Robert’s scared of cats, apples and clocks,
Occasionally jerks in his seat to shoo off
Cobwebs or shadows from his shoulders’ rock —
If spoken to, Robert jolts as if shocked
By voice, as if you were an animal who talked;
His itching eyes can rub away the crock
Of our badly dyed bodies: limpid skins
Reveal astral colours exclusively to him,
While our heads leak tulpa illustrating
Our morphing thoughts, embarrassing
For him, as if each person is flashing
Their private parts: his clairvoyant chagrin;
He appears inhibited by some obscure
Obsessive-compulsive nomenclature
That impels him to avoid things that aren’t there,
Or optically scour their ghosting structure
To anticipate particular threats in their nature —
His mouth retches mutely as if the pressure
Of a transparent hand smothers its words —
But he howls in his sleep, so some have heard,
During the grip of his night-horrors’ gird,
He howls like a dog torn by wolves, the curd
Of his strangled tone prowls the gloomy ward,
Owls on their night shifts dimly disturbed.
Robert can only compose words with Os —
Cosmos, osmosis, Osama, morose
Might form his typical spasm of prose,
Orotund aphorisms, round symbol rows
Of circles, omicrons, open mouths, pose
Compelling emptiness through hollow crows.

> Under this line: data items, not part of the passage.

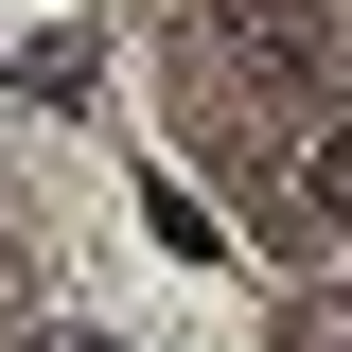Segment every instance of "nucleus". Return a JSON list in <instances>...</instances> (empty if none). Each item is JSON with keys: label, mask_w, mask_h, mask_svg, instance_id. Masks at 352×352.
Segmentation results:
<instances>
[{"label": "nucleus", "mask_w": 352, "mask_h": 352, "mask_svg": "<svg viewBox=\"0 0 352 352\" xmlns=\"http://www.w3.org/2000/svg\"><path fill=\"white\" fill-rule=\"evenodd\" d=\"M300 212H317V229H352V124H317V159H300Z\"/></svg>", "instance_id": "nucleus-1"}, {"label": "nucleus", "mask_w": 352, "mask_h": 352, "mask_svg": "<svg viewBox=\"0 0 352 352\" xmlns=\"http://www.w3.org/2000/svg\"><path fill=\"white\" fill-rule=\"evenodd\" d=\"M36 352H106V335H36Z\"/></svg>", "instance_id": "nucleus-2"}]
</instances>
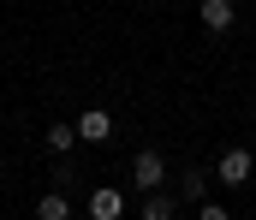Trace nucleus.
Wrapping results in <instances>:
<instances>
[{"label":"nucleus","instance_id":"obj_7","mask_svg":"<svg viewBox=\"0 0 256 220\" xmlns=\"http://www.w3.org/2000/svg\"><path fill=\"white\" fill-rule=\"evenodd\" d=\"M36 215H42V220H66V215H72V203H66L60 191H48V197L36 203Z\"/></svg>","mask_w":256,"mask_h":220},{"label":"nucleus","instance_id":"obj_5","mask_svg":"<svg viewBox=\"0 0 256 220\" xmlns=\"http://www.w3.org/2000/svg\"><path fill=\"white\" fill-rule=\"evenodd\" d=\"M196 18H202V30H214V36H220V30H232V18H238V12H232V0H202V6H196Z\"/></svg>","mask_w":256,"mask_h":220},{"label":"nucleus","instance_id":"obj_9","mask_svg":"<svg viewBox=\"0 0 256 220\" xmlns=\"http://www.w3.org/2000/svg\"><path fill=\"white\" fill-rule=\"evenodd\" d=\"M179 191H185V203H196V197H202V191H208V173H185V179H179Z\"/></svg>","mask_w":256,"mask_h":220},{"label":"nucleus","instance_id":"obj_2","mask_svg":"<svg viewBox=\"0 0 256 220\" xmlns=\"http://www.w3.org/2000/svg\"><path fill=\"white\" fill-rule=\"evenodd\" d=\"M250 167H256V155H250L244 143H238V149H226V155H220L214 179H226V185H244V179H250Z\"/></svg>","mask_w":256,"mask_h":220},{"label":"nucleus","instance_id":"obj_4","mask_svg":"<svg viewBox=\"0 0 256 220\" xmlns=\"http://www.w3.org/2000/svg\"><path fill=\"white\" fill-rule=\"evenodd\" d=\"M78 137H84V143H108V137H114V119H108L102 107H90V113H78Z\"/></svg>","mask_w":256,"mask_h":220},{"label":"nucleus","instance_id":"obj_8","mask_svg":"<svg viewBox=\"0 0 256 220\" xmlns=\"http://www.w3.org/2000/svg\"><path fill=\"white\" fill-rule=\"evenodd\" d=\"M72 143H78V125H48V149L54 155H72Z\"/></svg>","mask_w":256,"mask_h":220},{"label":"nucleus","instance_id":"obj_1","mask_svg":"<svg viewBox=\"0 0 256 220\" xmlns=\"http://www.w3.org/2000/svg\"><path fill=\"white\" fill-rule=\"evenodd\" d=\"M131 179H137V191H161V179H167V161H161L155 149H143V155H131Z\"/></svg>","mask_w":256,"mask_h":220},{"label":"nucleus","instance_id":"obj_3","mask_svg":"<svg viewBox=\"0 0 256 220\" xmlns=\"http://www.w3.org/2000/svg\"><path fill=\"white\" fill-rule=\"evenodd\" d=\"M120 215H126V197H120L114 185L90 191V220H120Z\"/></svg>","mask_w":256,"mask_h":220},{"label":"nucleus","instance_id":"obj_10","mask_svg":"<svg viewBox=\"0 0 256 220\" xmlns=\"http://www.w3.org/2000/svg\"><path fill=\"white\" fill-rule=\"evenodd\" d=\"M196 220H232V215H226V209H214V203H202V215H196Z\"/></svg>","mask_w":256,"mask_h":220},{"label":"nucleus","instance_id":"obj_11","mask_svg":"<svg viewBox=\"0 0 256 220\" xmlns=\"http://www.w3.org/2000/svg\"><path fill=\"white\" fill-rule=\"evenodd\" d=\"M250 107H256V101H250Z\"/></svg>","mask_w":256,"mask_h":220},{"label":"nucleus","instance_id":"obj_6","mask_svg":"<svg viewBox=\"0 0 256 220\" xmlns=\"http://www.w3.org/2000/svg\"><path fill=\"white\" fill-rule=\"evenodd\" d=\"M173 215H179V203L167 191H143V220H173Z\"/></svg>","mask_w":256,"mask_h":220}]
</instances>
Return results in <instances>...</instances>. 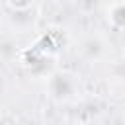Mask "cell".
Listing matches in <instances>:
<instances>
[{"mask_svg":"<svg viewBox=\"0 0 125 125\" xmlns=\"http://www.w3.org/2000/svg\"><path fill=\"white\" fill-rule=\"evenodd\" d=\"M105 20L115 29H125V2H111L105 6Z\"/></svg>","mask_w":125,"mask_h":125,"instance_id":"obj_1","label":"cell"},{"mask_svg":"<svg viewBox=\"0 0 125 125\" xmlns=\"http://www.w3.org/2000/svg\"><path fill=\"white\" fill-rule=\"evenodd\" d=\"M0 125H21L20 117L12 111H2L0 113Z\"/></svg>","mask_w":125,"mask_h":125,"instance_id":"obj_2","label":"cell"},{"mask_svg":"<svg viewBox=\"0 0 125 125\" xmlns=\"http://www.w3.org/2000/svg\"><path fill=\"white\" fill-rule=\"evenodd\" d=\"M123 61H125V45H123Z\"/></svg>","mask_w":125,"mask_h":125,"instance_id":"obj_3","label":"cell"}]
</instances>
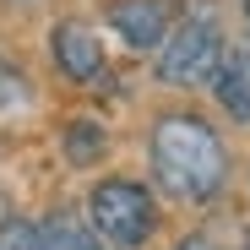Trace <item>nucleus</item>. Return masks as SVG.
<instances>
[{"label":"nucleus","mask_w":250,"mask_h":250,"mask_svg":"<svg viewBox=\"0 0 250 250\" xmlns=\"http://www.w3.org/2000/svg\"><path fill=\"white\" fill-rule=\"evenodd\" d=\"M87 212H93V229L114 245H142L152 234V196L136 185V180H104L87 201Z\"/></svg>","instance_id":"3"},{"label":"nucleus","mask_w":250,"mask_h":250,"mask_svg":"<svg viewBox=\"0 0 250 250\" xmlns=\"http://www.w3.org/2000/svg\"><path fill=\"white\" fill-rule=\"evenodd\" d=\"M223 60V33L212 17H185L169 38L158 44V82H169V87H196L218 71Z\"/></svg>","instance_id":"2"},{"label":"nucleus","mask_w":250,"mask_h":250,"mask_svg":"<svg viewBox=\"0 0 250 250\" xmlns=\"http://www.w3.org/2000/svg\"><path fill=\"white\" fill-rule=\"evenodd\" d=\"M27 245H33V229H27V223H17V229L0 234V250H27Z\"/></svg>","instance_id":"10"},{"label":"nucleus","mask_w":250,"mask_h":250,"mask_svg":"<svg viewBox=\"0 0 250 250\" xmlns=\"http://www.w3.org/2000/svg\"><path fill=\"white\" fill-rule=\"evenodd\" d=\"M17 104H27V82H22V71L0 60V109H17Z\"/></svg>","instance_id":"9"},{"label":"nucleus","mask_w":250,"mask_h":250,"mask_svg":"<svg viewBox=\"0 0 250 250\" xmlns=\"http://www.w3.org/2000/svg\"><path fill=\"white\" fill-rule=\"evenodd\" d=\"M55 60L71 82H98L104 76V44L82 27V22H60L55 27Z\"/></svg>","instance_id":"5"},{"label":"nucleus","mask_w":250,"mask_h":250,"mask_svg":"<svg viewBox=\"0 0 250 250\" xmlns=\"http://www.w3.org/2000/svg\"><path fill=\"white\" fill-rule=\"evenodd\" d=\"M169 6L163 0H114L109 6V27L125 38L131 49H158L169 38Z\"/></svg>","instance_id":"4"},{"label":"nucleus","mask_w":250,"mask_h":250,"mask_svg":"<svg viewBox=\"0 0 250 250\" xmlns=\"http://www.w3.org/2000/svg\"><path fill=\"white\" fill-rule=\"evenodd\" d=\"M245 250H250V239H245Z\"/></svg>","instance_id":"12"},{"label":"nucleus","mask_w":250,"mask_h":250,"mask_svg":"<svg viewBox=\"0 0 250 250\" xmlns=\"http://www.w3.org/2000/svg\"><path fill=\"white\" fill-rule=\"evenodd\" d=\"M152 163L158 180L185 201H207L223 185V142L190 114H169L152 131Z\"/></svg>","instance_id":"1"},{"label":"nucleus","mask_w":250,"mask_h":250,"mask_svg":"<svg viewBox=\"0 0 250 250\" xmlns=\"http://www.w3.org/2000/svg\"><path fill=\"white\" fill-rule=\"evenodd\" d=\"M65 152H71V163H93V158L104 152V125L76 120L71 131H65Z\"/></svg>","instance_id":"8"},{"label":"nucleus","mask_w":250,"mask_h":250,"mask_svg":"<svg viewBox=\"0 0 250 250\" xmlns=\"http://www.w3.org/2000/svg\"><path fill=\"white\" fill-rule=\"evenodd\" d=\"M212 87H218V104H223L234 120L250 125V55H229V60H218Z\"/></svg>","instance_id":"6"},{"label":"nucleus","mask_w":250,"mask_h":250,"mask_svg":"<svg viewBox=\"0 0 250 250\" xmlns=\"http://www.w3.org/2000/svg\"><path fill=\"white\" fill-rule=\"evenodd\" d=\"M27 250H98L87 234H82L71 218H55V223H44V229H33V245Z\"/></svg>","instance_id":"7"},{"label":"nucleus","mask_w":250,"mask_h":250,"mask_svg":"<svg viewBox=\"0 0 250 250\" xmlns=\"http://www.w3.org/2000/svg\"><path fill=\"white\" fill-rule=\"evenodd\" d=\"M180 250H212V239H201V234H196V239H185Z\"/></svg>","instance_id":"11"}]
</instances>
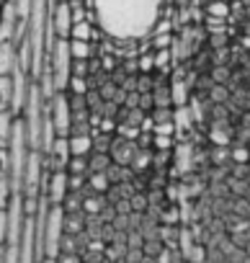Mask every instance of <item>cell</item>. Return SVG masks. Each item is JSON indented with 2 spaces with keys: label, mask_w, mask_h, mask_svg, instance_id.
<instances>
[{
  "label": "cell",
  "mask_w": 250,
  "mask_h": 263,
  "mask_svg": "<svg viewBox=\"0 0 250 263\" xmlns=\"http://www.w3.org/2000/svg\"><path fill=\"white\" fill-rule=\"evenodd\" d=\"M57 263H80V255L78 253H62L57 258Z\"/></svg>",
  "instance_id": "2"
},
{
  "label": "cell",
  "mask_w": 250,
  "mask_h": 263,
  "mask_svg": "<svg viewBox=\"0 0 250 263\" xmlns=\"http://www.w3.org/2000/svg\"><path fill=\"white\" fill-rule=\"evenodd\" d=\"M127 255H129V260H132V263H137V260H140V253H137V250H129Z\"/></svg>",
  "instance_id": "3"
},
{
  "label": "cell",
  "mask_w": 250,
  "mask_h": 263,
  "mask_svg": "<svg viewBox=\"0 0 250 263\" xmlns=\"http://www.w3.org/2000/svg\"><path fill=\"white\" fill-rule=\"evenodd\" d=\"M165 0H93L101 31L111 39H142L160 21Z\"/></svg>",
  "instance_id": "1"
}]
</instances>
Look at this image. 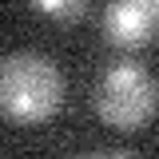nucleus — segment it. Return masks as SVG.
Masks as SVG:
<instances>
[{
  "instance_id": "obj_1",
  "label": "nucleus",
  "mask_w": 159,
  "mask_h": 159,
  "mask_svg": "<svg viewBox=\"0 0 159 159\" xmlns=\"http://www.w3.org/2000/svg\"><path fill=\"white\" fill-rule=\"evenodd\" d=\"M64 103V72L56 60L16 48L0 56V116L12 123H44Z\"/></svg>"
},
{
  "instance_id": "obj_2",
  "label": "nucleus",
  "mask_w": 159,
  "mask_h": 159,
  "mask_svg": "<svg viewBox=\"0 0 159 159\" xmlns=\"http://www.w3.org/2000/svg\"><path fill=\"white\" fill-rule=\"evenodd\" d=\"M92 103L103 123L111 127H143L159 111V80L139 64V60H111L96 76Z\"/></svg>"
},
{
  "instance_id": "obj_3",
  "label": "nucleus",
  "mask_w": 159,
  "mask_h": 159,
  "mask_svg": "<svg viewBox=\"0 0 159 159\" xmlns=\"http://www.w3.org/2000/svg\"><path fill=\"white\" fill-rule=\"evenodd\" d=\"M103 36L139 48L151 36H159V0H116L103 8Z\"/></svg>"
},
{
  "instance_id": "obj_4",
  "label": "nucleus",
  "mask_w": 159,
  "mask_h": 159,
  "mask_svg": "<svg viewBox=\"0 0 159 159\" xmlns=\"http://www.w3.org/2000/svg\"><path fill=\"white\" fill-rule=\"evenodd\" d=\"M36 12L72 24V20H80L84 12H88V4H84V0H36Z\"/></svg>"
},
{
  "instance_id": "obj_5",
  "label": "nucleus",
  "mask_w": 159,
  "mask_h": 159,
  "mask_svg": "<svg viewBox=\"0 0 159 159\" xmlns=\"http://www.w3.org/2000/svg\"><path fill=\"white\" fill-rule=\"evenodd\" d=\"M80 159H139V155L123 151V147H103V151H92V155H80Z\"/></svg>"
}]
</instances>
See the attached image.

from The Shadow Thorns sequence

The author adds: 'The poem portraits in The Shadow Thorns sequence are each loosely based on a combination of individuals encountered by the author during his time as poet-in-residence/voluntary workshop facilitator at Mill View; none of these are intended to focus solely on any one individual, therefore if any reader feels a particular poem may be specifically and solely describing themselves, the author maintains this can only be coincidental.'

Alan Morrison is author of critically acclaimed volumes The Mansion Gardens (Paula Brown 2006), A Tapestry of Absent Sitters (Waterloo 2009), Keir Hardie Street (Smokestack 2010), and of the much-praised verse play Picaresque. His new volume, Captive Dragons/ The Shadow Thorns – Poems from the Mill View Residency 2008-2011, is now available from Waterloo Press www.waterloopresshove.co.uk. He is editor of the widely respected literary and political webzine the Recusant, and of the Caparison imprint which produced the polemical anti-cuts anthology Emergency Verse - Poetry in Defence of the Welfare State (2010/11). His fifth volume, Blaze a Vanishing, is due for 2012.